Slashdot | Windows vs Mac Security

The article linked in the Slashdot entry has the more provacative title " Is Windows inherently more vulnerable to malware attacks than OS X?" After looking at the assessments at the bottom of this article, I can only nod my head in agreement. These are hard-learned lessons that UNIX has learned many times over. Sendmail running as root? Geeks the world over would shake their heads in mock disbelief if you told them you were running sendmail as root, yet it seems that Windows encourages this sort of behavior with all of the applications. Just look at the first four criticisms:

• All Windows background processes/daemons are spawned from a single hyper-privileged process and referred to as services.
• By default, Windows launches all services with SYSTEM-level privileges.
• SYSTEM is a pseudo-user (LocalSystem) that trumps Administrator (like UNIX's root) in privileges. SYSTEM cannot be used to log in, but it also has no password, no login script, no shell and no environment, therefore
• The activity of SYSTEM is next to impossible to control or log.

If that isn't a recipie for disaster, I don't know what is.

And don't get me started on the Windows Registry. Finding what you're looking for in the registry is the computer-equivalent of finding the other sock in the dryer.
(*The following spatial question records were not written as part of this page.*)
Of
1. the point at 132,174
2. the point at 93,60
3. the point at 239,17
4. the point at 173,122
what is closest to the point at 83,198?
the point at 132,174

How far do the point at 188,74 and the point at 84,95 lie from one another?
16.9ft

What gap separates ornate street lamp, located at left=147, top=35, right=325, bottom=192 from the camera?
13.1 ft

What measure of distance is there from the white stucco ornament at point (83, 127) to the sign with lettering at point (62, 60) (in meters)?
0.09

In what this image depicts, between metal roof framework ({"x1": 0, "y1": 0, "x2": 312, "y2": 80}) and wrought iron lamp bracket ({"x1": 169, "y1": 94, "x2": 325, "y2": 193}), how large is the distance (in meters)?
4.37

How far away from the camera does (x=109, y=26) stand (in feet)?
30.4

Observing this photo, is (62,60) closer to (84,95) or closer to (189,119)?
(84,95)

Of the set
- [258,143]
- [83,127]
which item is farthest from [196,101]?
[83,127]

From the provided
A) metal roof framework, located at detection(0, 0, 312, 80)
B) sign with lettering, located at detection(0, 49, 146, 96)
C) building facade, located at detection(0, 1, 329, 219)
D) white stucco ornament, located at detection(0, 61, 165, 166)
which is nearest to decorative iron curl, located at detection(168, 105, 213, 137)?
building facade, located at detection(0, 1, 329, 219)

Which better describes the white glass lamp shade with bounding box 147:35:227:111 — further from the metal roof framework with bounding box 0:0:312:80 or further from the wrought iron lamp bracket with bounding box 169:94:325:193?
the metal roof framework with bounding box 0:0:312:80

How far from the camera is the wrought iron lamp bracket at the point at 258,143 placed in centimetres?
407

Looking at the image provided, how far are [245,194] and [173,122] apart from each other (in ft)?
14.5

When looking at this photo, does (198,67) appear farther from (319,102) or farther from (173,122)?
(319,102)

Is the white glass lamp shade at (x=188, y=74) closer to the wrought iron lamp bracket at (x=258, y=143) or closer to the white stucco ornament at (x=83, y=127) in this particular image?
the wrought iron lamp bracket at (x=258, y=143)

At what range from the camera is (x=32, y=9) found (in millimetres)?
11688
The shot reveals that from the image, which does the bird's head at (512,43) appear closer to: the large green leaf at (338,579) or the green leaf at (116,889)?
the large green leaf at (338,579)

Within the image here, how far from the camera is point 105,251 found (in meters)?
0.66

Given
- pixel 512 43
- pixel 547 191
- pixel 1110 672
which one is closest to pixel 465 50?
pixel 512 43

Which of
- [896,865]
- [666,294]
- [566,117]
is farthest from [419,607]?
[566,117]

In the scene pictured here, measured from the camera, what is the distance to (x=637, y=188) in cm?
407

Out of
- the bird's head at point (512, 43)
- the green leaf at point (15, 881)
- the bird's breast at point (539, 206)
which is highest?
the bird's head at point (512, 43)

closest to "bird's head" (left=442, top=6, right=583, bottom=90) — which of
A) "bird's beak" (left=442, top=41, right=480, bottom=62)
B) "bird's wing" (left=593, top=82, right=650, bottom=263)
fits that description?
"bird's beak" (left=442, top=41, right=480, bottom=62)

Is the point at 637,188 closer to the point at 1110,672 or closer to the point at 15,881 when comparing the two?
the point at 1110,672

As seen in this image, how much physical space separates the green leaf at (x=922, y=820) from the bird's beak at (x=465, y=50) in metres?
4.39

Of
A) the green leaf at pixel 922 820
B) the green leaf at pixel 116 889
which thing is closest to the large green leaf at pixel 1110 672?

And here's something equally damning:

• Microsoft made it easy for commercial applications to refuse a debugger's attempt to attach to a process or thread. Attackers use this same mechanism to cloak malware. A privileged user must never be denied access to a debugger on any system. My right to track down malware on my computers trumps vendors' interests in preventing piracy or reverse-engineering. Maintaining that right is one of the reasons that open source commercial OS kernels are so vital.

Put simply, Microsoft or someone else can run code on your computer that, the computer user, don't have the authority to tell what's going on. It's like buying a house with a room you're not allowed to enter at any costs. While that may work for horror fiction, it's a terrible way to run your computer.

I could go on, but I think you get the idea why I think if you run Microsoft Windows, you're just asking to have your computer pwned.